# VA schredders



## Guest (Oct 20, 2009)

22 year old from the REAL NOVA, i've been doin the damn thing for 9 years now. Lookin for people in the northern neck of VA/NOVA/MD to ride with. It's hard to find anyone when the nearest mountain is an hour and 20 away. Lookin do some serious traveling this winter and find some new spots. :cheeky4:


----------



## Nugggster (Sep 29, 2008)

<----from SE VA down in Va Beach, 3hrs from Wintergreen, coppd a season pass for this winter:thumbsup: hit me up if you wanna meet up & ride at snowshoe, Wintergreen, 7 Springs sometime!!!!


----------



## Guest (Nov 2, 2009)

for sure dude. i plan on hittin up wisp/caanan/snowshow/7springs as much as i can this winter. where's wintergreen???


----------



## Guest (Nov 2, 2009)

hey, my name is Jenn & i'm from sterling (eastern loudoun county) & ride at seven springs (1st choice), snowshoe, liberty & whitetail. i'm always down to meet & ride w/ new people. i'm restricted to riding on the weekends cuz i've got kids that are with me during the week & then go to their father's on the weekends. i'm also carless at the moment, so i will be at the mercy of others this year, but maybe we can meet up at the resort sometime this season.


----------



## onel0wcubn (Oct 8, 2009)

Yoo brotha.. Im from Fairfax.. hit up all the local spots as much as I can..


----------



## playbass311 (Feb 10, 2008)

Yeah I'm from Fairfax. Me and all the guys at my shop are always down to go ride wherever whenever (whenever I'm not in class or working that is, haha)


----------



## onel0wcubn (Oct 8, 2009)

playbass311 said:


> Yeah I'm from Fairfax. Me and all the guys at my shop are always down to go ride wherever whenever (whenever I'm not in class or working that is, haha)


Word.. where do you work?

Willys? East coast? Fairfax Surf shop?


----------



## Guest (Nov 4, 2009)

whats up guys just joined im from vienna im 19, i ride at the local places all the time, ive been boarding for about 12 yeas now and would be willing to meet up at some places. The GF works at liberty too shes goes to school at mount st. marys so im always up there.


----------



## Nugggster (Sep 29, 2008)

Im from southeast va down in Va Beach. I usually ride wintergreen or snowshoe. Been riding since 05 now, I ride solo alot as I dunno anyone down here who snowboards.


----------



## playbass311 (Feb 10, 2008)

onel0wcubn said:


> Word.. where do you work?
> 
> Willys? East coast? Fairfax Surf shop?


I work at Willi's


----------



## onel0wcubn (Oct 8, 2009)

playbass311 said:


> I work at Willi's


Word. I live down the street.. on the other side of wegmans. I've been in there a few times. Bought my girl some gear from there last year.


----------



## deerpark30 (Jun 27, 2009)

onel0wcubn said:


> Word. I live down the street.. on the other side of wegmans. I've been in there a few times. Bought my girl some gear from there last year.

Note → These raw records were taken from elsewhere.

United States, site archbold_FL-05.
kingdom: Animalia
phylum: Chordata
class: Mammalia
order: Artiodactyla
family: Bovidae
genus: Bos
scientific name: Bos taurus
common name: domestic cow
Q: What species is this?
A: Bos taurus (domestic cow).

Thats cool that we got so many people from va on here. I was starting to get kinda lonley. I am from Richmond,va thinking about getting a pass for massanutten. Hit me up though i am pretty flexiable when it comes to it.


----------



## playbass311 (Feb 10, 2008)

onel0wcubn said:


> Word. I live down the street.. on the other side of wegmans. I've been in there a few times. Bought my girl some gear from there last year.


Sweet man, yeah we have a pretty cool shop, feel free to come by and chill whenever. We are always down to talk about riding and are always down to go ride in the winter.


----------



## Nugggster (Sep 29, 2008)

if yall ever wanna meet up at wintergreen or snowshoe for the day to ride lemme know. im always game to meet new people & ride.:thumbsup:


----------



## onel0wcubn (Oct 8, 2009)

playbass311 said:


> Sweet man, yeah we have a pretty cool shop, feel free to come by and chill whenever. We are always down to talk about riding and are always down to go ride in the winter.

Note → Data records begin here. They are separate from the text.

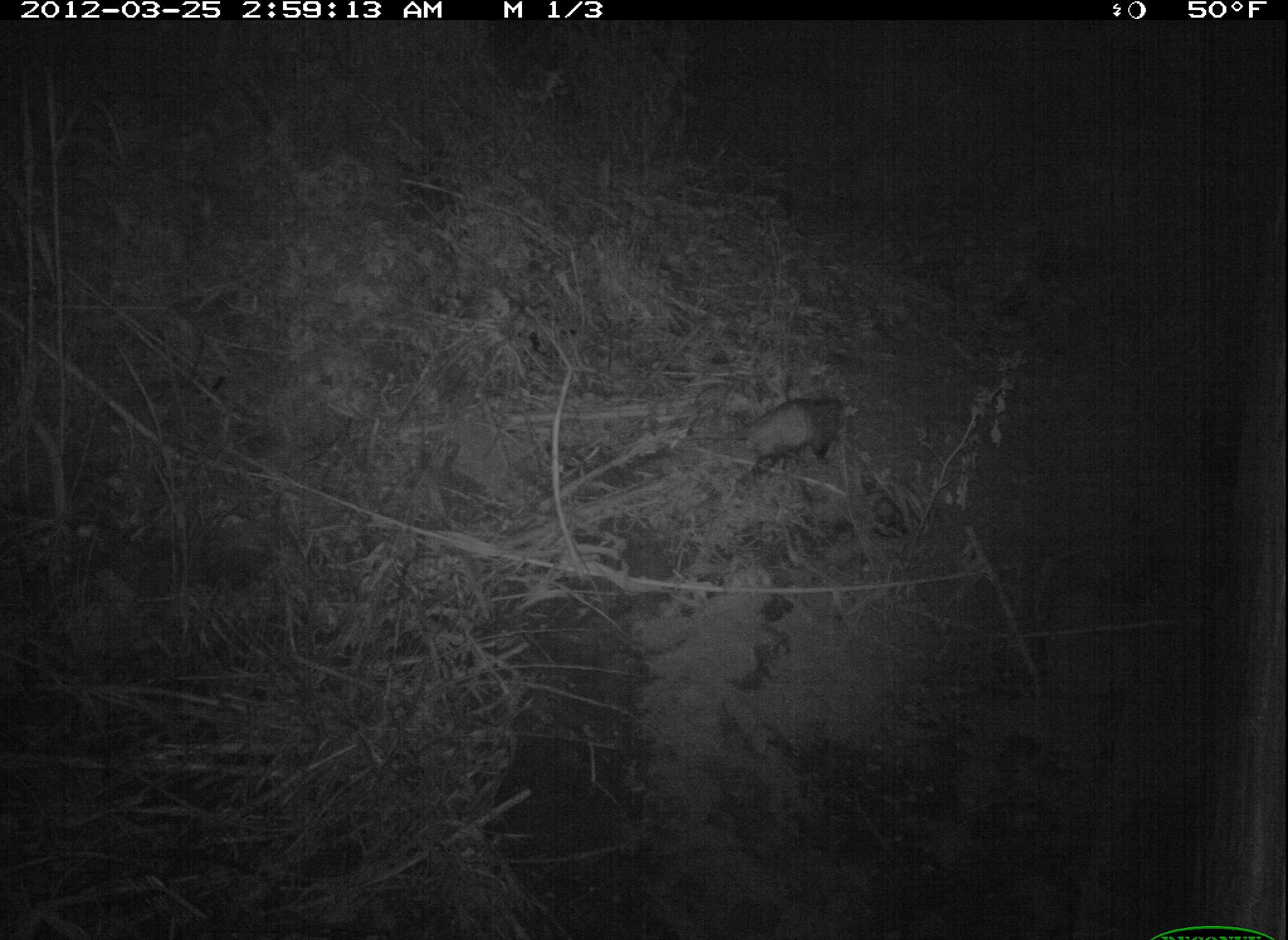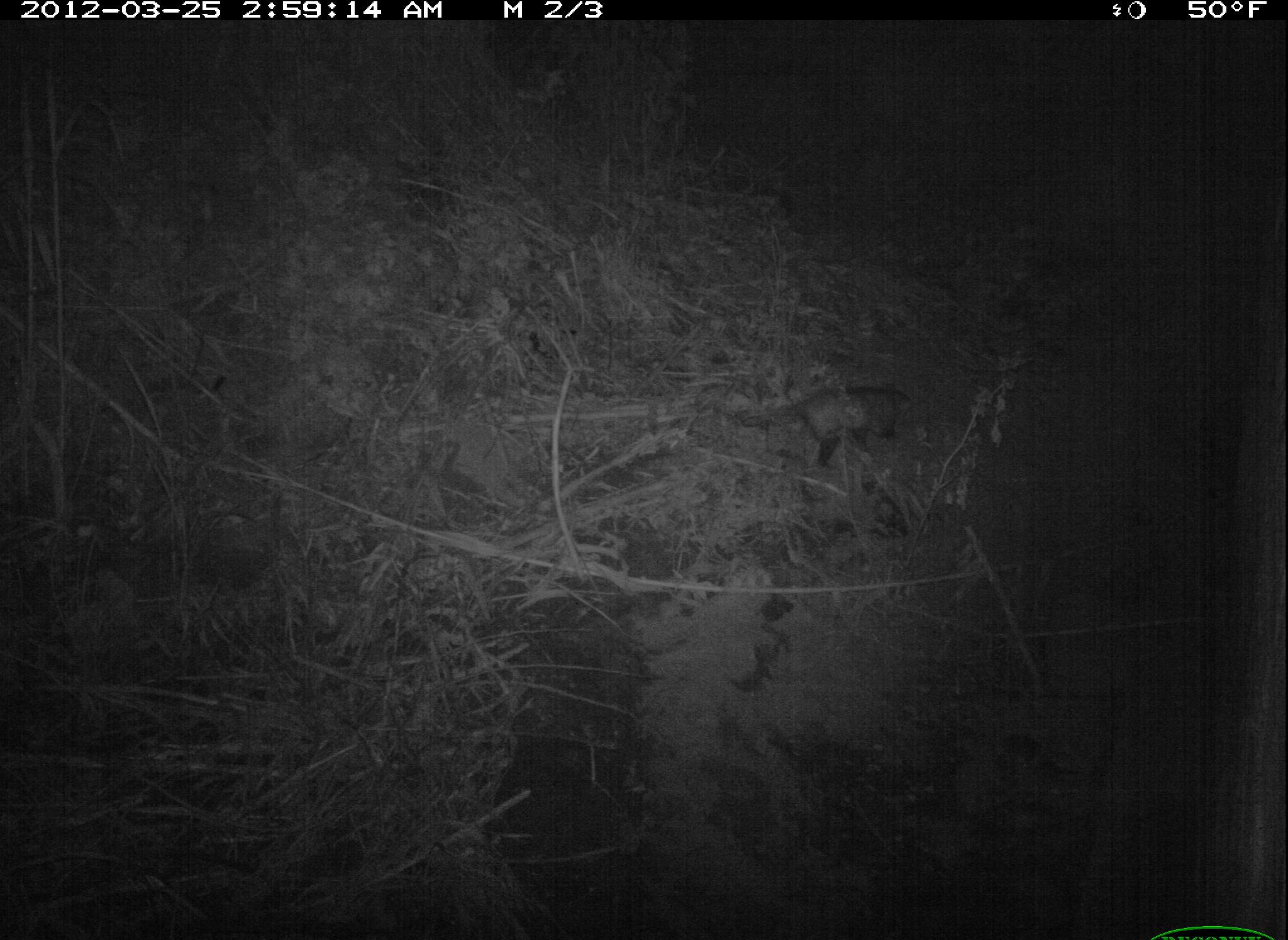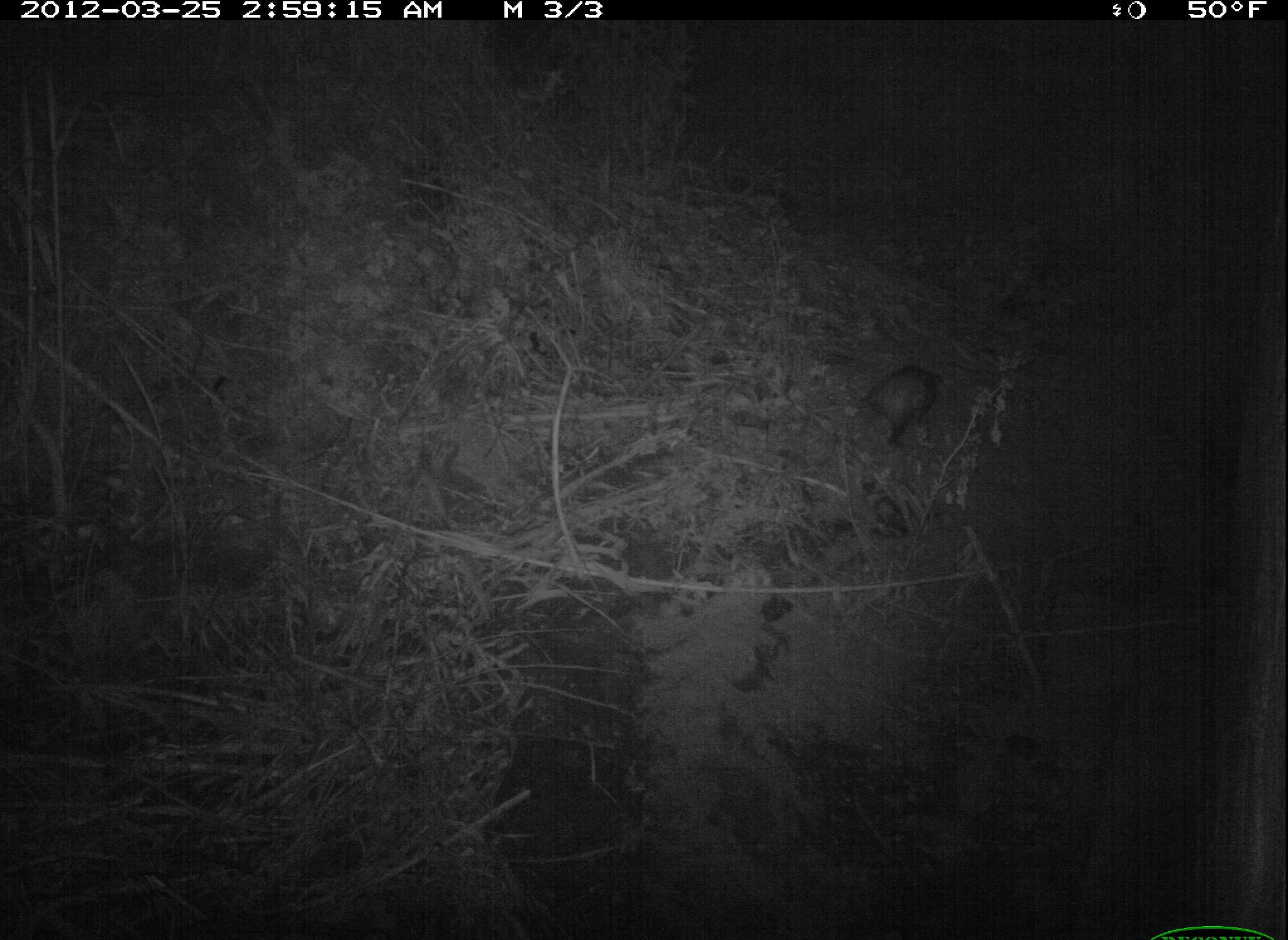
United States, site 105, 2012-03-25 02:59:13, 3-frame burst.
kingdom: Animalia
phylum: Chordata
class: Mammalia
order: Didelphimorphia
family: Didelphidae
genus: Didelphis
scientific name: Didelphis virginiana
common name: virginia opossum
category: opossum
Opossum (virginia opossum) (Didelphis virginiana).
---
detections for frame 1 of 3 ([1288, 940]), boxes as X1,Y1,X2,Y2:
opossum: 699,383,866,490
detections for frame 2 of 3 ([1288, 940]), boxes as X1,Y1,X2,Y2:
opossum: 750,379,921,470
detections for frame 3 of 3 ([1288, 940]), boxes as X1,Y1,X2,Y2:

For sure.. I'll have to come in and chill with you guys.. whats your name?

Jonathan.


----------



## Dcp584 (Sep 10, 2007)

Well I'm not a VA gangsta but I live like a stones throw from liberty and whitetail. Also make a few springs trips each year.


----------



## sidewall (Nov 6, 2009)

Hey I'm Mark from Winchester, will be hitting Whitetail mostly....


----------



## playbass311 (Feb 10, 2008)

onel0wcubn said:


> For sure.. I'll have to come in and chill with you guys.. whats your name?
> 
> Jonathan.


Word, my names Leo. I'm the only Asian guy that works at the shop, can't miss me. haha.


----------



## onel0wcubn (Oct 8, 2009)

playbass311 said:


> Word, my names Leo. I'm the only Asian guy that works at the shop, can't miss me. haha.


Word :laugh:


----------



## onel0wcubn (Oct 8, 2009)

yoo what kind of discount do you get at willy's? My girl liked some pants and I think I want to cop a new jacket..


----------



## onel0wcubn (Oct 8, 2009)

*Happy Hour in Fairfax*

Hey you fairfax people out there.. We're doing a Happy Hour on Monday 11.23 at Rio Grande @ Fairfax Corner. Will be there at 5pm till whenever.

Come out and have a few brews


----------